A succession of occurrences, incidents and accidents in the past year or so have placed the spotlight on the aviation sector, which, customarily, would appear to favour getting on with what it has to do in conditions of quiet diligence and placing itself in the public domain only when it becomes necessary to do so.
As a matter of record, the local aviation sector – save and except the aircraft owned and operated by the Guyana Defence Force (GDF) has been owned entirely by the private sector ever since the Guyana Airways Corporation (GAC) passed into private hands in 1993. That circumstance, nonetheless, left the state with an oversight role in the sector and with responsibility for providing and maintaining aviation infrastructure. That responsibility falls to the Guyana Civil Aviation Authority (GCAA) and there are, unquestionably, limitations to the effectiveness with which it has been carrying out that role.
Over time the role of the aviation sector has not only expanded significantly but has also grown in terms of its strategic significance to the country’s development. The sustained opening up of the hinterland and the increased movement of people between the coast and the interior regions have – in the face of limited safe and convenient travel alternatives, placed additional responsibilities on the aviation sector.
Beyond that, it is hardly a secret that the mining, forestry and tourism sectors are heavily dependent on the services which the aviation industry provides. In fact, each and all of those sectors will almost certainly become imperiled should any serious problems impact negatively on the aviation sector’s ability to provide the services that it does.
Over the years, the aviation sector, specifically the Guyana Aircraft Owners Association (GAOA) has repeatedly sought to draw attention to what some aviators have told this newspaper has been the chronic official neglect of the state’s responsibilities in the matters of improving, upgrading and maintaining crucial aviation infrastructure including airstrips and other facilities.

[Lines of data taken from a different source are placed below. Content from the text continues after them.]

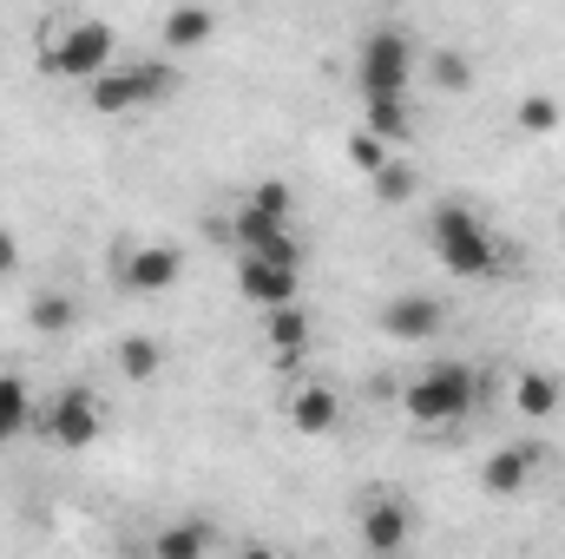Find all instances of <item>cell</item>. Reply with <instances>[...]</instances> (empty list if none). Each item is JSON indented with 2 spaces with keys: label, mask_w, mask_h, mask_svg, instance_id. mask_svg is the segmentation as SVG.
<instances>
[{
  "label": "cell",
  "mask_w": 565,
  "mask_h": 559,
  "mask_svg": "<svg viewBox=\"0 0 565 559\" xmlns=\"http://www.w3.org/2000/svg\"><path fill=\"white\" fill-rule=\"evenodd\" d=\"M427 238H434V257H440V271L460 283H480L500 271V244H493V231H487V218L473 211V204H434V218H427Z\"/></svg>",
  "instance_id": "obj_1"
},
{
  "label": "cell",
  "mask_w": 565,
  "mask_h": 559,
  "mask_svg": "<svg viewBox=\"0 0 565 559\" xmlns=\"http://www.w3.org/2000/svg\"><path fill=\"white\" fill-rule=\"evenodd\" d=\"M402 409L415 428H454L473 415V369L467 362H427L422 376L402 389Z\"/></svg>",
  "instance_id": "obj_2"
},
{
  "label": "cell",
  "mask_w": 565,
  "mask_h": 559,
  "mask_svg": "<svg viewBox=\"0 0 565 559\" xmlns=\"http://www.w3.org/2000/svg\"><path fill=\"white\" fill-rule=\"evenodd\" d=\"M40 66L53 80H99L113 66V27L106 20H66V27H46L40 40Z\"/></svg>",
  "instance_id": "obj_3"
},
{
  "label": "cell",
  "mask_w": 565,
  "mask_h": 559,
  "mask_svg": "<svg viewBox=\"0 0 565 559\" xmlns=\"http://www.w3.org/2000/svg\"><path fill=\"white\" fill-rule=\"evenodd\" d=\"M171 93H178V73H171L164 60L106 66L99 80H86V99H93V113H106V119H119V113H145V106H158V99H171Z\"/></svg>",
  "instance_id": "obj_4"
},
{
  "label": "cell",
  "mask_w": 565,
  "mask_h": 559,
  "mask_svg": "<svg viewBox=\"0 0 565 559\" xmlns=\"http://www.w3.org/2000/svg\"><path fill=\"white\" fill-rule=\"evenodd\" d=\"M408 80H415V40L402 27H375L355 53L362 99H408Z\"/></svg>",
  "instance_id": "obj_5"
},
{
  "label": "cell",
  "mask_w": 565,
  "mask_h": 559,
  "mask_svg": "<svg viewBox=\"0 0 565 559\" xmlns=\"http://www.w3.org/2000/svg\"><path fill=\"white\" fill-rule=\"evenodd\" d=\"M231 244H237L244 257H270V264H296V271H302V244H296L289 218L250 204V198H244V211L231 218Z\"/></svg>",
  "instance_id": "obj_6"
},
{
  "label": "cell",
  "mask_w": 565,
  "mask_h": 559,
  "mask_svg": "<svg viewBox=\"0 0 565 559\" xmlns=\"http://www.w3.org/2000/svg\"><path fill=\"white\" fill-rule=\"evenodd\" d=\"M178 277H184V251L164 238L119 251V289L126 296H164V289H178Z\"/></svg>",
  "instance_id": "obj_7"
},
{
  "label": "cell",
  "mask_w": 565,
  "mask_h": 559,
  "mask_svg": "<svg viewBox=\"0 0 565 559\" xmlns=\"http://www.w3.org/2000/svg\"><path fill=\"white\" fill-rule=\"evenodd\" d=\"M46 441L53 447H66V454H79V447H93L99 441V428H106V415H99V395L93 389H60L53 402H46Z\"/></svg>",
  "instance_id": "obj_8"
},
{
  "label": "cell",
  "mask_w": 565,
  "mask_h": 559,
  "mask_svg": "<svg viewBox=\"0 0 565 559\" xmlns=\"http://www.w3.org/2000/svg\"><path fill=\"white\" fill-rule=\"evenodd\" d=\"M382 329H388L395 342H434V336L447 329V303L427 296V289H402V296L382 303Z\"/></svg>",
  "instance_id": "obj_9"
},
{
  "label": "cell",
  "mask_w": 565,
  "mask_h": 559,
  "mask_svg": "<svg viewBox=\"0 0 565 559\" xmlns=\"http://www.w3.org/2000/svg\"><path fill=\"white\" fill-rule=\"evenodd\" d=\"M237 289H244V303H257V309H277V303H296V264H270V257H244L237 264Z\"/></svg>",
  "instance_id": "obj_10"
},
{
  "label": "cell",
  "mask_w": 565,
  "mask_h": 559,
  "mask_svg": "<svg viewBox=\"0 0 565 559\" xmlns=\"http://www.w3.org/2000/svg\"><path fill=\"white\" fill-rule=\"evenodd\" d=\"M540 461H546L540 441H507V447L480 467V487H487V494H520V487L540 474Z\"/></svg>",
  "instance_id": "obj_11"
},
{
  "label": "cell",
  "mask_w": 565,
  "mask_h": 559,
  "mask_svg": "<svg viewBox=\"0 0 565 559\" xmlns=\"http://www.w3.org/2000/svg\"><path fill=\"white\" fill-rule=\"evenodd\" d=\"M408 534H415V520H408V507H402L395 494H382V500L362 507V547H369V553H402Z\"/></svg>",
  "instance_id": "obj_12"
},
{
  "label": "cell",
  "mask_w": 565,
  "mask_h": 559,
  "mask_svg": "<svg viewBox=\"0 0 565 559\" xmlns=\"http://www.w3.org/2000/svg\"><path fill=\"white\" fill-rule=\"evenodd\" d=\"M282 409H289V428H296V434H309V441H322V434H335V428H342V402H335V389H322V382L296 389Z\"/></svg>",
  "instance_id": "obj_13"
},
{
  "label": "cell",
  "mask_w": 565,
  "mask_h": 559,
  "mask_svg": "<svg viewBox=\"0 0 565 559\" xmlns=\"http://www.w3.org/2000/svg\"><path fill=\"white\" fill-rule=\"evenodd\" d=\"M309 316H302V303H277V309H264V342H270V356L277 362H302L309 356Z\"/></svg>",
  "instance_id": "obj_14"
},
{
  "label": "cell",
  "mask_w": 565,
  "mask_h": 559,
  "mask_svg": "<svg viewBox=\"0 0 565 559\" xmlns=\"http://www.w3.org/2000/svg\"><path fill=\"white\" fill-rule=\"evenodd\" d=\"M211 33H217V13L198 7V0H184V7H171V13L158 20V40H164L171 53H198V46H211Z\"/></svg>",
  "instance_id": "obj_15"
},
{
  "label": "cell",
  "mask_w": 565,
  "mask_h": 559,
  "mask_svg": "<svg viewBox=\"0 0 565 559\" xmlns=\"http://www.w3.org/2000/svg\"><path fill=\"white\" fill-rule=\"evenodd\" d=\"M559 395H565V382L546 376V369H520V376H513V409L526 421H553L559 415Z\"/></svg>",
  "instance_id": "obj_16"
},
{
  "label": "cell",
  "mask_w": 565,
  "mask_h": 559,
  "mask_svg": "<svg viewBox=\"0 0 565 559\" xmlns=\"http://www.w3.org/2000/svg\"><path fill=\"white\" fill-rule=\"evenodd\" d=\"M26 323H33L40 336H73L79 303H73L66 289H33V296H26Z\"/></svg>",
  "instance_id": "obj_17"
},
{
  "label": "cell",
  "mask_w": 565,
  "mask_h": 559,
  "mask_svg": "<svg viewBox=\"0 0 565 559\" xmlns=\"http://www.w3.org/2000/svg\"><path fill=\"white\" fill-rule=\"evenodd\" d=\"M113 369H119L126 382H151V376L164 369L158 336H119V342H113Z\"/></svg>",
  "instance_id": "obj_18"
},
{
  "label": "cell",
  "mask_w": 565,
  "mask_h": 559,
  "mask_svg": "<svg viewBox=\"0 0 565 559\" xmlns=\"http://www.w3.org/2000/svg\"><path fill=\"white\" fill-rule=\"evenodd\" d=\"M26 421H33V389H26V376H0V447L20 441Z\"/></svg>",
  "instance_id": "obj_19"
},
{
  "label": "cell",
  "mask_w": 565,
  "mask_h": 559,
  "mask_svg": "<svg viewBox=\"0 0 565 559\" xmlns=\"http://www.w3.org/2000/svg\"><path fill=\"white\" fill-rule=\"evenodd\" d=\"M559 99H553V93H526V99H520V113H513V126H520V139H553V133H559Z\"/></svg>",
  "instance_id": "obj_20"
},
{
  "label": "cell",
  "mask_w": 565,
  "mask_h": 559,
  "mask_svg": "<svg viewBox=\"0 0 565 559\" xmlns=\"http://www.w3.org/2000/svg\"><path fill=\"white\" fill-rule=\"evenodd\" d=\"M427 80L440 86V93H473V60L467 53H454V46H434V60H427Z\"/></svg>",
  "instance_id": "obj_21"
},
{
  "label": "cell",
  "mask_w": 565,
  "mask_h": 559,
  "mask_svg": "<svg viewBox=\"0 0 565 559\" xmlns=\"http://www.w3.org/2000/svg\"><path fill=\"white\" fill-rule=\"evenodd\" d=\"M211 547H217V540H211V527H164V534L151 540V553H158V559H204Z\"/></svg>",
  "instance_id": "obj_22"
},
{
  "label": "cell",
  "mask_w": 565,
  "mask_h": 559,
  "mask_svg": "<svg viewBox=\"0 0 565 559\" xmlns=\"http://www.w3.org/2000/svg\"><path fill=\"white\" fill-rule=\"evenodd\" d=\"M362 106H369V119H362V126H369V133H382L388 145H402L408 133H415V119H408V99H362Z\"/></svg>",
  "instance_id": "obj_23"
},
{
  "label": "cell",
  "mask_w": 565,
  "mask_h": 559,
  "mask_svg": "<svg viewBox=\"0 0 565 559\" xmlns=\"http://www.w3.org/2000/svg\"><path fill=\"white\" fill-rule=\"evenodd\" d=\"M369 184H375V198H382V204H408L422 178H415V165H408V158H388V165H382Z\"/></svg>",
  "instance_id": "obj_24"
},
{
  "label": "cell",
  "mask_w": 565,
  "mask_h": 559,
  "mask_svg": "<svg viewBox=\"0 0 565 559\" xmlns=\"http://www.w3.org/2000/svg\"><path fill=\"white\" fill-rule=\"evenodd\" d=\"M388 158H395V145L382 139V133H369V126H362V133H355V139H349V165H355V171H362V178H375V171H382V165H388Z\"/></svg>",
  "instance_id": "obj_25"
},
{
  "label": "cell",
  "mask_w": 565,
  "mask_h": 559,
  "mask_svg": "<svg viewBox=\"0 0 565 559\" xmlns=\"http://www.w3.org/2000/svg\"><path fill=\"white\" fill-rule=\"evenodd\" d=\"M250 204H264V211L289 218V211H296V191H289L282 178H257V184H250Z\"/></svg>",
  "instance_id": "obj_26"
},
{
  "label": "cell",
  "mask_w": 565,
  "mask_h": 559,
  "mask_svg": "<svg viewBox=\"0 0 565 559\" xmlns=\"http://www.w3.org/2000/svg\"><path fill=\"white\" fill-rule=\"evenodd\" d=\"M20 271V244H13V231H0V277H13Z\"/></svg>",
  "instance_id": "obj_27"
}]
</instances>
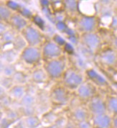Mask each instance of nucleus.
I'll list each match as a JSON object with an SVG mask.
<instances>
[{"label":"nucleus","instance_id":"nucleus-2","mask_svg":"<svg viewBox=\"0 0 117 128\" xmlns=\"http://www.w3.org/2000/svg\"><path fill=\"white\" fill-rule=\"evenodd\" d=\"M104 60L106 63H107L109 65L115 64L117 61V56L116 53L112 51H109V52H106L105 56H104Z\"/></svg>","mask_w":117,"mask_h":128},{"label":"nucleus","instance_id":"nucleus-4","mask_svg":"<svg viewBox=\"0 0 117 128\" xmlns=\"http://www.w3.org/2000/svg\"><path fill=\"white\" fill-rule=\"evenodd\" d=\"M112 128H117V115H115L112 119Z\"/></svg>","mask_w":117,"mask_h":128},{"label":"nucleus","instance_id":"nucleus-5","mask_svg":"<svg viewBox=\"0 0 117 128\" xmlns=\"http://www.w3.org/2000/svg\"><path fill=\"white\" fill-rule=\"evenodd\" d=\"M114 45L117 47V38L115 39V40H114Z\"/></svg>","mask_w":117,"mask_h":128},{"label":"nucleus","instance_id":"nucleus-1","mask_svg":"<svg viewBox=\"0 0 117 128\" xmlns=\"http://www.w3.org/2000/svg\"><path fill=\"white\" fill-rule=\"evenodd\" d=\"M94 122L96 128H110L112 127V119L106 114L97 115L95 117Z\"/></svg>","mask_w":117,"mask_h":128},{"label":"nucleus","instance_id":"nucleus-3","mask_svg":"<svg viewBox=\"0 0 117 128\" xmlns=\"http://www.w3.org/2000/svg\"><path fill=\"white\" fill-rule=\"evenodd\" d=\"M108 110L115 115H117V98H111L108 102Z\"/></svg>","mask_w":117,"mask_h":128}]
</instances>
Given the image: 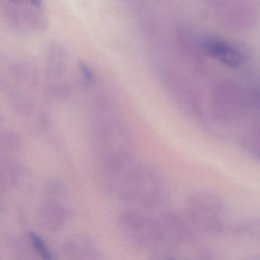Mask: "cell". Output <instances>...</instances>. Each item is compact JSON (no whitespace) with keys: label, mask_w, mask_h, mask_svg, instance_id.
I'll list each match as a JSON object with an SVG mask.
<instances>
[{"label":"cell","mask_w":260,"mask_h":260,"mask_svg":"<svg viewBox=\"0 0 260 260\" xmlns=\"http://www.w3.org/2000/svg\"><path fill=\"white\" fill-rule=\"evenodd\" d=\"M106 188L118 200L140 209L160 206L168 194L160 172L136 154L103 167Z\"/></svg>","instance_id":"6da1fadb"},{"label":"cell","mask_w":260,"mask_h":260,"mask_svg":"<svg viewBox=\"0 0 260 260\" xmlns=\"http://www.w3.org/2000/svg\"><path fill=\"white\" fill-rule=\"evenodd\" d=\"M117 225L121 235L133 247L150 258H158L164 240L162 214L153 216L141 210H128L118 215Z\"/></svg>","instance_id":"7a4b0ae2"},{"label":"cell","mask_w":260,"mask_h":260,"mask_svg":"<svg viewBox=\"0 0 260 260\" xmlns=\"http://www.w3.org/2000/svg\"><path fill=\"white\" fill-rule=\"evenodd\" d=\"M185 207L190 222L199 231L215 235L226 229V205L223 199L215 193L194 191L187 199Z\"/></svg>","instance_id":"3957f363"},{"label":"cell","mask_w":260,"mask_h":260,"mask_svg":"<svg viewBox=\"0 0 260 260\" xmlns=\"http://www.w3.org/2000/svg\"><path fill=\"white\" fill-rule=\"evenodd\" d=\"M99 138L101 142L103 166L135 154L130 131L118 113L109 110L100 118Z\"/></svg>","instance_id":"277c9868"},{"label":"cell","mask_w":260,"mask_h":260,"mask_svg":"<svg viewBox=\"0 0 260 260\" xmlns=\"http://www.w3.org/2000/svg\"><path fill=\"white\" fill-rule=\"evenodd\" d=\"M254 106L255 102L249 100L238 88L220 86L213 100V118L220 125L237 127L246 122Z\"/></svg>","instance_id":"5b68a950"},{"label":"cell","mask_w":260,"mask_h":260,"mask_svg":"<svg viewBox=\"0 0 260 260\" xmlns=\"http://www.w3.org/2000/svg\"><path fill=\"white\" fill-rule=\"evenodd\" d=\"M205 49L210 56L230 68H239L243 62L241 54L224 41L209 39L205 43Z\"/></svg>","instance_id":"8992f818"},{"label":"cell","mask_w":260,"mask_h":260,"mask_svg":"<svg viewBox=\"0 0 260 260\" xmlns=\"http://www.w3.org/2000/svg\"><path fill=\"white\" fill-rule=\"evenodd\" d=\"M243 144L252 156L258 157L259 152V124L258 120L252 122L243 137Z\"/></svg>","instance_id":"52a82bcc"},{"label":"cell","mask_w":260,"mask_h":260,"mask_svg":"<svg viewBox=\"0 0 260 260\" xmlns=\"http://www.w3.org/2000/svg\"><path fill=\"white\" fill-rule=\"evenodd\" d=\"M30 238H31V242H32L33 246L35 249H36L39 255L45 259H49L51 258V253L48 250V247L45 245V242L43 241L39 235L35 234V233H31L30 234Z\"/></svg>","instance_id":"ba28073f"},{"label":"cell","mask_w":260,"mask_h":260,"mask_svg":"<svg viewBox=\"0 0 260 260\" xmlns=\"http://www.w3.org/2000/svg\"><path fill=\"white\" fill-rule=\"evenodd\" d=\"M80 68L81 70L82 73H83V75H84L85 78L88 80V81H91V80L93 79V75H92V73L91 72L89 68L86 66L85 63H80Z\"/></svg>","instance_id":"9c48e42d"},{"label":"cell","mask_w":260,"mask_h":260,"mask_svg":"<svg viewBox=\"0 0 260 260\" xmlns=\"http://www.w3.org/2000/svg\"><path fill=\"white\" fill-rule=\"evenodd\" d=\"M31 2L38 6L39 4H41V0H31Z\"/></svg>","instance_id":"30bf717a"},{"label":"cell","mask_w":260,"mask_h":260,"mask_svg":"<svg viewBox=\"0 0 260 260\" xmlns=\"http://www.w3.org/2000/svg\"><path fill=\"white\" fill-rule=\"evenodd\" d=\"M14 1H16V0H14Z\"/></svg>","instance_id":"8fae6325"}]
</instances>
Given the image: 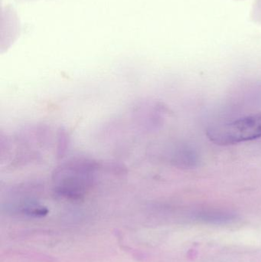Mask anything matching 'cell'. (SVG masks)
<instances>
[{
	"mask_svg": "<svg viewBox=\"0 0 261 262\" xmlns=\"http://www.w3.org/2000/svg\"><path fill=\"white\" fill-rule=\"evenodd\" d=\"M251 19L261 25V0H255L251 12Z\"/></svg>",
	"mask_w": 261,
	"mask_h": 262,
	"instance_id": "3",
	"label": "cell"
},
{
	"mask_svg": "<svg viewBox=\"0 0 261 262\" xmlns=\"http://www.w3.org/2000/svg\"><path fill=\"white\" fill-rule=\"evenodd\" d=\"M206 135L212 143L220 146H229L260 138L261 113L210 127Z\"/></svg>",
	"mask_w": 261,
	"mask_h": 262,
	"instance_id": "1",
	"label": "cell"
},
{
	"mask_svg": "<svg viewBox=\"0 0 261 262\" xmlns=\"http://www.w3.org/2000/svg\"><path fill=\"white\" fill-rule=\"evenodd\" d=\"M190 215L193 220L211 224H225L237 218L236 214L231 211L215 208L196 209L192 211Z\"/></svg>",
	"mask_w": 261,
	"mask_h": 262,
	"instance_id": "2",
	"label": "cell"
}]
</instances>
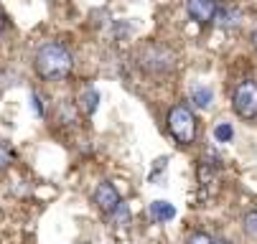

As interior travel has increased the GAOA has also been more insistent in its call for the GCAA to relinquish responsibility for search and rescue operations and accident investigations. In the former instance, local aviators say that the GCAA is simply not competent to single-handedly undertake search and rescue pursuits while in the latter case it is believed that conflict of interest could well arise since it is not inconceivable that there may be instances in which the GCAA itself might be brought under the microscope.
This year again the GAOA has drawn attention to what it asserts is the government’s chronic neglect of its responsibility to the sector in a range of areas including airstrip safety. Indeed, one aviator has even expressed the view that the GCAA’s failure to place accident reports in the public domain – another circumstance which the GAOA says it wants changed – is a function of the difficulty which it sometimes has in arriving at conclusions that might point fingers at itself.
One of the features of the most recent GAOA media release is the broad hint which it drops that its bilateral discourses which it has had with the government regarding the upgrading of sector infrastructure would appear to have led nowhere as far as change in the administration’s attitude to the sector is concerned.
For reasons that have to do with the development of several sectors a point has long been reached where government has to begin to radically change its attitude to the aviation industry. The fact of the matter is that it is disingenuous, to say the least, to keep up a sustained drumbeat about the strategic significance of the interior regions of our country while denying opportunity for the growth and development of the sector without which the linkage between the coastal regions and the interior and the development that can derive therefrom will simply not happen.